### Exercises to complete:
(A) Decide whether each statement below agrees with the bass fishing text. Answer yes or no for each, and quote the words of the text that settle it.
(i) The talk on the mountain top lasted two hours and ten minutes.
(ii) The game is described as 45 years old.
(iii) The game as played now is said to be easy on its players financially.
(B) Please rewrite the passage of the bass fishing text starting at "Trust me when" and ending at "the game clock.", switching "brutally tough" out for "extremely hard".

### Document:
[BEGIN]

Up on the mountain top it is a conversation not a negotiation.
Below us eagles flew while we talked about the game and not about those who play it, and if you ask Jerryhe’ll tell you I talked, he mainly listened, it went on for two hours and ten minutes.
When you sit up there and look out over the land below you it’s impossible not to realize how little we are in all of this, and how little we as human beings can be as we put self interest above interest in everyone.
We talked when I said, “In what will be the history of Bass Tournament fishing we are but one click of the clock of the game and our role is to be stewards and pass it on better than how we got it.”
Told that I thought, “…the most famous to play this game are 20 years down the road, they’re in cribs now, but it is they who will be the superstars.”
Trust me when I say this but this game as we play it now is brutally tough both financially and physically on those who play it but they, we, are but an early click on the game clock.
Know that fans of this sport, this young 45 year old game as far as the history of sports, we are but out of diapers.
We have yet to take the training wheels off.
We are the ones who will scrape our knees, bruise our shins, and that my friends is how IT HAS ALWAYS BEEN IN SPORTS.
Put us in perspective.
“…and admit that the waters…”
“Perhaps I should not have been a fisherman, he thought. But that was the thing that I was born for.”
~Ernest Hemingway
The Old Man and the Sea
As I see it.
It is always hard to see past what you be standing in.
The history of sports shows us that this sport you see today will look nothing like what your grandson will watch a couple of decades from now, and that is how it always is and always will be.

[END]

### Information provided:
[BEGIN]

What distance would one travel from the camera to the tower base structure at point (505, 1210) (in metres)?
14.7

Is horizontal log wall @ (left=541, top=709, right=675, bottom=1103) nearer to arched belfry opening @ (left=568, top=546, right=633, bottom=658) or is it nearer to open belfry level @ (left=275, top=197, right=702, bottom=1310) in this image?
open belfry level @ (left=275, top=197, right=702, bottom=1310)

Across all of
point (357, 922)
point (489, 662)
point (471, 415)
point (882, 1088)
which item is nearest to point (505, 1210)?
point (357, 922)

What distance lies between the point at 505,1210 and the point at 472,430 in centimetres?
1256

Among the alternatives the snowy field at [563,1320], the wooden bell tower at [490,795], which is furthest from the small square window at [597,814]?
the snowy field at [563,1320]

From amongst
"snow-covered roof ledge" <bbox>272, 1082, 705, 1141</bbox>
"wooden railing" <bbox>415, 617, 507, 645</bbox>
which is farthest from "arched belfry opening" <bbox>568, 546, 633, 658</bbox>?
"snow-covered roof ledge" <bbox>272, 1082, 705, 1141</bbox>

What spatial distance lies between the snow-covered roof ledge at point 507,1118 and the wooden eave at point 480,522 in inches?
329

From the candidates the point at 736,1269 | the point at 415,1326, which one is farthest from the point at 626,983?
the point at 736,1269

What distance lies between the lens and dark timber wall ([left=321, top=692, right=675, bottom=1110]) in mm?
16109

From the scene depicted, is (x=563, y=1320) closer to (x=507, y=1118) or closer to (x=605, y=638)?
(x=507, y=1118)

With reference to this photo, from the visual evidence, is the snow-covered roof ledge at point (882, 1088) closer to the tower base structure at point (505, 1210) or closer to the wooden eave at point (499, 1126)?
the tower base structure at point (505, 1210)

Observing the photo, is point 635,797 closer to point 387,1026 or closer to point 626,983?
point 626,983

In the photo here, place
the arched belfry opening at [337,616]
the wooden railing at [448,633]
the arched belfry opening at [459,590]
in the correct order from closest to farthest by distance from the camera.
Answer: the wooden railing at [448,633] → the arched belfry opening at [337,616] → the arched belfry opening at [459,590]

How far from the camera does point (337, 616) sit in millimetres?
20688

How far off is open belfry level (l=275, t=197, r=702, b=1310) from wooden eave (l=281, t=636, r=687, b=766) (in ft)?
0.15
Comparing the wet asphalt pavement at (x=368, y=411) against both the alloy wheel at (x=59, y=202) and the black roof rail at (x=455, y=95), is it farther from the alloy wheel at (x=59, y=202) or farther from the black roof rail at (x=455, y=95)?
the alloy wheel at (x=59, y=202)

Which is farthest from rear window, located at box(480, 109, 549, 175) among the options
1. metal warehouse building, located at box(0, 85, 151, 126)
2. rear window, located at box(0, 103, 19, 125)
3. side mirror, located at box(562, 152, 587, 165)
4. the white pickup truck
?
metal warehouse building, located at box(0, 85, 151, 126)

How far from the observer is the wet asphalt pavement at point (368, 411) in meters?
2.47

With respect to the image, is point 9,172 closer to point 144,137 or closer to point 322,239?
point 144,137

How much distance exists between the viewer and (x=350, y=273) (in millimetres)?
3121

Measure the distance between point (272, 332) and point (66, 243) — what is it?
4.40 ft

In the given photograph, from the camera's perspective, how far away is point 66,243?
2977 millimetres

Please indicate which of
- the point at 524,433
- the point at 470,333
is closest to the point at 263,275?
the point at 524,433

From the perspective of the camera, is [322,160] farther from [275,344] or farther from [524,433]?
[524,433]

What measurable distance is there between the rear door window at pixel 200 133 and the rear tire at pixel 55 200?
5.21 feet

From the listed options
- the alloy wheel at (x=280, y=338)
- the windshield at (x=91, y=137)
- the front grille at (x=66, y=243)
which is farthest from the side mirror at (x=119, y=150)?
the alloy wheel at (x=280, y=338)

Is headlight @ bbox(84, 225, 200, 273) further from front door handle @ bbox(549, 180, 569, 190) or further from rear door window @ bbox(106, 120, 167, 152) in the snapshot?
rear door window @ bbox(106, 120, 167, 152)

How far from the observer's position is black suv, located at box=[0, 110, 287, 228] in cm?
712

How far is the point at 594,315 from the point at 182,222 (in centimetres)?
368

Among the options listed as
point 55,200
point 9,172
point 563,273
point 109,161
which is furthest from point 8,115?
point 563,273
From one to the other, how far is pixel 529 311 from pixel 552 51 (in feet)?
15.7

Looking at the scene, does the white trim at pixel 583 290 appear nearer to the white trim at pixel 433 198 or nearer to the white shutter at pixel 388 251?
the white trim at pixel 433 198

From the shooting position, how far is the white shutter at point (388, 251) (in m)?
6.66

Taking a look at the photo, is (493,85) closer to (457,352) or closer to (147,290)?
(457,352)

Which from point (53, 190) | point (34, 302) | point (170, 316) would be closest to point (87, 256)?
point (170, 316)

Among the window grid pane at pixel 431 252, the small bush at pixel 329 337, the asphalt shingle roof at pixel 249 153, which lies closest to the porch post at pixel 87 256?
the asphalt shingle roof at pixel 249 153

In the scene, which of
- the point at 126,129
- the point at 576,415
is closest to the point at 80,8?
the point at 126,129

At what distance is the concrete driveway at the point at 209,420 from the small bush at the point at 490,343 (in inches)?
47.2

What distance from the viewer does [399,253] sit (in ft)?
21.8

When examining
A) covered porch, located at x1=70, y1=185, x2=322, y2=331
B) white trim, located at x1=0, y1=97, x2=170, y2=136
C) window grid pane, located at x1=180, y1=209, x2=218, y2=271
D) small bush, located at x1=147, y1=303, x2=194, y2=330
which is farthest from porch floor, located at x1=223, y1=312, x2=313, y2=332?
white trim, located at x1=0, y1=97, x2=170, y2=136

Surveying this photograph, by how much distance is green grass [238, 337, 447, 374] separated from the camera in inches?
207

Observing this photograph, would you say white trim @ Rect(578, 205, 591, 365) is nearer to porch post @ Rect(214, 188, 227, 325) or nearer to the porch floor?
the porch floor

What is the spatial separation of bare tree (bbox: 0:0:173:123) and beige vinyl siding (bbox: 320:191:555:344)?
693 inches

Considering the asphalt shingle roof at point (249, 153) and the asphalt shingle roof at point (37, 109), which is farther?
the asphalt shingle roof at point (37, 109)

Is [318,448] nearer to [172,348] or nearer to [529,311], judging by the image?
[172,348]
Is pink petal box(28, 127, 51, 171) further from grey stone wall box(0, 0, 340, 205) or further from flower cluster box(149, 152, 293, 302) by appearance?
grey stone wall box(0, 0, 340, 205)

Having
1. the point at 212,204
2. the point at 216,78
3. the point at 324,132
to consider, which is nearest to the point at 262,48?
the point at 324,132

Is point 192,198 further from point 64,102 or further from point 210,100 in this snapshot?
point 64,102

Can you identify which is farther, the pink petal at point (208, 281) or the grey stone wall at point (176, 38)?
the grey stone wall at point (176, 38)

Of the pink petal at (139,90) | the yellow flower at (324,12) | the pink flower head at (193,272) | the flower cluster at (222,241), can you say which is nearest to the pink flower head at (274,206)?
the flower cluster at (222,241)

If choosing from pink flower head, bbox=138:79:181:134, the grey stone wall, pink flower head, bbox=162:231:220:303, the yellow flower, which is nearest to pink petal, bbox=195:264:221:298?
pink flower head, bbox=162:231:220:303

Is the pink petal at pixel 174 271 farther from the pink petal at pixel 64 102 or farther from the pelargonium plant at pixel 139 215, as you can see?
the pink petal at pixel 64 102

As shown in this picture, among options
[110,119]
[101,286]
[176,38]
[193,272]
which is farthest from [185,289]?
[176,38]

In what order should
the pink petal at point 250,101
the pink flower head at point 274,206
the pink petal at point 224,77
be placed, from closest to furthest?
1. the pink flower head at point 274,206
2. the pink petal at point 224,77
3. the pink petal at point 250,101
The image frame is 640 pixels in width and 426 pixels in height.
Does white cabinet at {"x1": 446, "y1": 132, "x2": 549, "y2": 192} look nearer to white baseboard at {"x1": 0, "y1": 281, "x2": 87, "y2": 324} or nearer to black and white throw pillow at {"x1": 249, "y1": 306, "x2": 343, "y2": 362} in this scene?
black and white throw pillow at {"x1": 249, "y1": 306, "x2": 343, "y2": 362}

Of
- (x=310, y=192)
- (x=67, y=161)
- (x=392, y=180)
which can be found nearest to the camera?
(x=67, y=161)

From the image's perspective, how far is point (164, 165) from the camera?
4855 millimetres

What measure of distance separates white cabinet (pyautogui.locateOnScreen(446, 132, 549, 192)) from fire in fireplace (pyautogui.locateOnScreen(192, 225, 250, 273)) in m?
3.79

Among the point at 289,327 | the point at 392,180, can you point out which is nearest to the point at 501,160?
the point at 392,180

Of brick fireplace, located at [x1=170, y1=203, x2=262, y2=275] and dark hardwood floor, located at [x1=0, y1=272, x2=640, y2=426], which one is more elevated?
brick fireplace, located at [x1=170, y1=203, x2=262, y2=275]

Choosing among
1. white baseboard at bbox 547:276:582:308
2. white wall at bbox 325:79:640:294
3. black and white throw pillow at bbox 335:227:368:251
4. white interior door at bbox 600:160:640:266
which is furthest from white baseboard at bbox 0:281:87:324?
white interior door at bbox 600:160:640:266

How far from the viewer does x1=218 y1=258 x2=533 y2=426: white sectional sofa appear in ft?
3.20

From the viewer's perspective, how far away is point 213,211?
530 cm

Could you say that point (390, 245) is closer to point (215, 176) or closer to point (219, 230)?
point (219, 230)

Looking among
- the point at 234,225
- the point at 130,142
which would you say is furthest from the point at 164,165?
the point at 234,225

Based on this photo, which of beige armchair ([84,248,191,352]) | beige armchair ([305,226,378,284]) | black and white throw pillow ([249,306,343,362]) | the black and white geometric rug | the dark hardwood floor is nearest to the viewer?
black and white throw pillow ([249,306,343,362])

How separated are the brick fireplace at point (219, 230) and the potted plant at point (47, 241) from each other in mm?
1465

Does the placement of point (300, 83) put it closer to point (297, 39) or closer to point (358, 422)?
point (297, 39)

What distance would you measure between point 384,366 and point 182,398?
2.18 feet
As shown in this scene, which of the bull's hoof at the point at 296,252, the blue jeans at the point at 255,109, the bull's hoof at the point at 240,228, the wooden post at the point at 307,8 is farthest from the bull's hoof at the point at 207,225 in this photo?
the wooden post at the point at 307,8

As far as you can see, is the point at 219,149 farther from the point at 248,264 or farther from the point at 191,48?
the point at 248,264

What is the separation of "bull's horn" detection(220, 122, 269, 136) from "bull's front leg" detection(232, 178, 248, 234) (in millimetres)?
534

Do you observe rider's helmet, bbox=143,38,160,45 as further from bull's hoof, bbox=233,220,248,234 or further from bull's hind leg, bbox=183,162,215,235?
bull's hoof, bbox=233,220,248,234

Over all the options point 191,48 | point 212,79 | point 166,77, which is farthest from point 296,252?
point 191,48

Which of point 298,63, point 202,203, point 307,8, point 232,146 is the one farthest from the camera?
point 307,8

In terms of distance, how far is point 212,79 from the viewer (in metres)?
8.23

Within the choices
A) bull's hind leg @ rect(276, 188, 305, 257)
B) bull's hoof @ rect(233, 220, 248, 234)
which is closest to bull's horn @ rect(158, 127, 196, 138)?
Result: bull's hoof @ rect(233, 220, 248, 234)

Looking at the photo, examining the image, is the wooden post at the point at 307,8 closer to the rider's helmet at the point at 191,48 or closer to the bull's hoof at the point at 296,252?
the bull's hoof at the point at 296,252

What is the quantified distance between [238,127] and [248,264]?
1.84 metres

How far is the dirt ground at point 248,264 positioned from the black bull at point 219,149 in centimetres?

[END]

### Answers per task:
(A)
(i) Yes: "it went on for two hours and ten minutes."
(ii) Yes: "this young 45 year old game"
(iii) No: "this game as we play it now is brutally tough both financially and physically on those who play it"

(B)
Trust me when I say this but this game as we play it now is extremely hard both financially and physically on those who play it but they, we, are but an early click on the game clock.